What do I do when my tinnitus feels loud and important? I remind myself of the parents of Madeleine McCann. They have something they have to live with every day as well – my tinnitus is not so important. I think of my old school friend who was stabbed in the back of the neck and is now a quadriplegic with two young sons to bring up – my tinnitus is not so important.
As a Christian I believe God gave me this challenge to mature me. Now I am a stronger, a more compassionate and a much happier person. It was up to me.
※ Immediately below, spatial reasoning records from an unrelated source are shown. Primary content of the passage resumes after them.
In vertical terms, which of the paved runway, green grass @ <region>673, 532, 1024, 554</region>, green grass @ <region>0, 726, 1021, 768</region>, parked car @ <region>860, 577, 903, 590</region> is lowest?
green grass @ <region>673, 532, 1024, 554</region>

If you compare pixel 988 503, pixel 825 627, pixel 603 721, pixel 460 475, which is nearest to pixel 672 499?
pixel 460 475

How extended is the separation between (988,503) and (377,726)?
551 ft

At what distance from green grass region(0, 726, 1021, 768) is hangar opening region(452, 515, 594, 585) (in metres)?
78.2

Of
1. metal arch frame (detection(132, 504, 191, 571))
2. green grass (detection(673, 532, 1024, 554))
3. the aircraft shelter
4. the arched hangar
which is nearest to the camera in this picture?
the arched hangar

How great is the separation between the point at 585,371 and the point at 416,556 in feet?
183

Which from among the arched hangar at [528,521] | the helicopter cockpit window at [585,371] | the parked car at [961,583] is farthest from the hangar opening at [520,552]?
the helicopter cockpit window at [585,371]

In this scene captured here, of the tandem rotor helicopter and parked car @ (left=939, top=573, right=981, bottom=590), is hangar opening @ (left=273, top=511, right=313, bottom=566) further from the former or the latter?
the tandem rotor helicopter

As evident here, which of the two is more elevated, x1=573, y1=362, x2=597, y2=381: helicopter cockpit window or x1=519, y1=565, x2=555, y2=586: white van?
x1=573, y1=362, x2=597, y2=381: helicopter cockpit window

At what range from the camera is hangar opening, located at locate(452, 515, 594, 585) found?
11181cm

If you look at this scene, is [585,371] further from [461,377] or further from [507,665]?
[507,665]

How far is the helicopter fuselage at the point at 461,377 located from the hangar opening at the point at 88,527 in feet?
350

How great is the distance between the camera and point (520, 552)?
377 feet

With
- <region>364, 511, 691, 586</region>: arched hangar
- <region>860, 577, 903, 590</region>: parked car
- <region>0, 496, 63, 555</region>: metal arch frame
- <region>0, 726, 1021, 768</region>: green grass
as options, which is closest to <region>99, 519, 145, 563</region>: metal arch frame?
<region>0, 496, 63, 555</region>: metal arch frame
I can either rise to the challenge or sit here feeling sorry for myself. I am so much more positive now – in every area of my life. Without tinnitus I would never have had the chance to grow in this way. I have found the books and CD’s of Joyce Meyer to be very helpful.
At this point I would say I am not aware of my tinnitus 90% of the time. My brain no longer sees it as a threatening noise and so filters it out. I have thrown away all my ear plugs, cotton wool and hats! Sometimes I don’t think about it at all. Sometimes I lie in bed and all I hear is silence. My brain is learning to readjust. You can do it too – if you choose to.